## Texto citado
**********

A criação do mundo


Dragão impiedoso *

Brinca-se com as crianças, dizendo-se-lhes que, se cavarem um buraco na terra, sempre, sempre, sempre e só parando quando voltarem a ver o céu, estarão na China. Não é verdade, os antípodas de Portugal levariam a que, se algum menino cumprisse tal tarefa, este país à beira-mar plantado ficasse submerso pelas águas de outro oceano, o Pacífico, por mais aberrante que as leis da Física tornem essa ideia. Mas o que se quer transmitir é, apenas, que a China fica muito longe e nada sabemos dela. Ou pouco, mesmo sendo nós dos primeiros europeus que por lá andaram. Sabe-se que são muitos e que o país assusta muita gente. Mais ou menos isso.

Com a aproximação dos Jogos da 29.ª Olimpíada tem sido reforçada a consciência internacional daquilo a que alguns chamam o "perigo amarelo", situação que resulta de factores diversos. Desde sempre, o receio do outro, sendo esse outro o diferente, o desconhecido. Assim o é a China, insondável gigante do Oriente. Mas não é só assim. É o regime de partido único, é o desrespeito pelos direitos humanos, é a emergência acelerada de uma megapotência económica, são os interesses ocidentais e as perversões da globalização que, de novo, vêm à tona…

Nada de surpreendente há no que agora acontece, a uma escala que, por então não se viver na era da comunicação, não sucedeu, por exemplo, com a atribuição do Mundial de futebol, em 1978, à Argentina dos generais e dos "desaparecidos". O desporto das grandes competições é política, e os Jogos Olímpicos são-no mais do que qualquer outro evento. No caso da China, então, os cinco anéis representam uma longa batalha de afirmação no concerto internacional, que atinge agora o auge.

**********

## Conteúdo dos dados
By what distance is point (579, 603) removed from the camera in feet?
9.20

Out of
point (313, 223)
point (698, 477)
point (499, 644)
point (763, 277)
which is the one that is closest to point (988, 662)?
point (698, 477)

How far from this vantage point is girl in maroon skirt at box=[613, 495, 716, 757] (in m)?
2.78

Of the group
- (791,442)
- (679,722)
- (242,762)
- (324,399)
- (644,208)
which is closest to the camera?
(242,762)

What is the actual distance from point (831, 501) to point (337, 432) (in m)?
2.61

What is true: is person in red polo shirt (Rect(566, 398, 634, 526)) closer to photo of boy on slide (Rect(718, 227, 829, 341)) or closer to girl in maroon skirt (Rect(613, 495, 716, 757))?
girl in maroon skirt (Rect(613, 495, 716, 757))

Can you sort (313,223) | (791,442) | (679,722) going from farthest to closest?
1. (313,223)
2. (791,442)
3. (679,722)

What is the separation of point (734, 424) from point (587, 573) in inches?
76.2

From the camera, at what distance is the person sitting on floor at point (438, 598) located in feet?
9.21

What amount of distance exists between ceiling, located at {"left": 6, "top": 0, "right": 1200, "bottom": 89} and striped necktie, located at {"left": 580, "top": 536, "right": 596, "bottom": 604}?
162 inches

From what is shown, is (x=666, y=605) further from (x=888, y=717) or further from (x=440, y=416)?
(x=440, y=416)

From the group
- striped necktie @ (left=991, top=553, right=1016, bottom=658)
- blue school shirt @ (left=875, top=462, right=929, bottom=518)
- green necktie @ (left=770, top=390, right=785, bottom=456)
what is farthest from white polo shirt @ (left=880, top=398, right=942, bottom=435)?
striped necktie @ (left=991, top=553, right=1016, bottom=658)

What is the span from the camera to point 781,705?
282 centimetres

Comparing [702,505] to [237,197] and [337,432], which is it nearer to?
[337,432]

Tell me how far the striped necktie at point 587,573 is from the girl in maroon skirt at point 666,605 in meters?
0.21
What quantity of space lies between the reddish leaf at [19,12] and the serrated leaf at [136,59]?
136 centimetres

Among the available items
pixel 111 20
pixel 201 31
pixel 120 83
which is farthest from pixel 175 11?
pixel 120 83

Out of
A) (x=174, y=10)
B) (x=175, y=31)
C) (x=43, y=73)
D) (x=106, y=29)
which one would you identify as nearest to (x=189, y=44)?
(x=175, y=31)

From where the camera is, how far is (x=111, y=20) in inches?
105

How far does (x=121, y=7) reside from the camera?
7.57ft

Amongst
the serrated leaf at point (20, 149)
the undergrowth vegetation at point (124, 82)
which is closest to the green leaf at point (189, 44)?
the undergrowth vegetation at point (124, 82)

**********

## Exercício
Substitua "Mundial de futebol" por "Campeonato do Mundo de futebol" e transcreva todo o trecho do texto sobre a China e os Jogos Olímpicos que vai desde "Nada de surpreendente" até "agora o auge.".

## Tarefa resolvida
Nada de surpreendente há no que agora acontece, a uma escala que, por então não se viver na era da comunicação, não sucedeu, por exemplo, com a atribuição do Campeonato do Mundo de futebol, em 1978, à Argentina dos generais e dos "desaparecidos". O desporto das grandes competições é política, e os Jogos Olímpicos são-no mais do que qualquer outro evento. No caso da China, então, os cinco anéis representam uma longa batalha de afirmação no concerto internacional, que atinge agora o auge.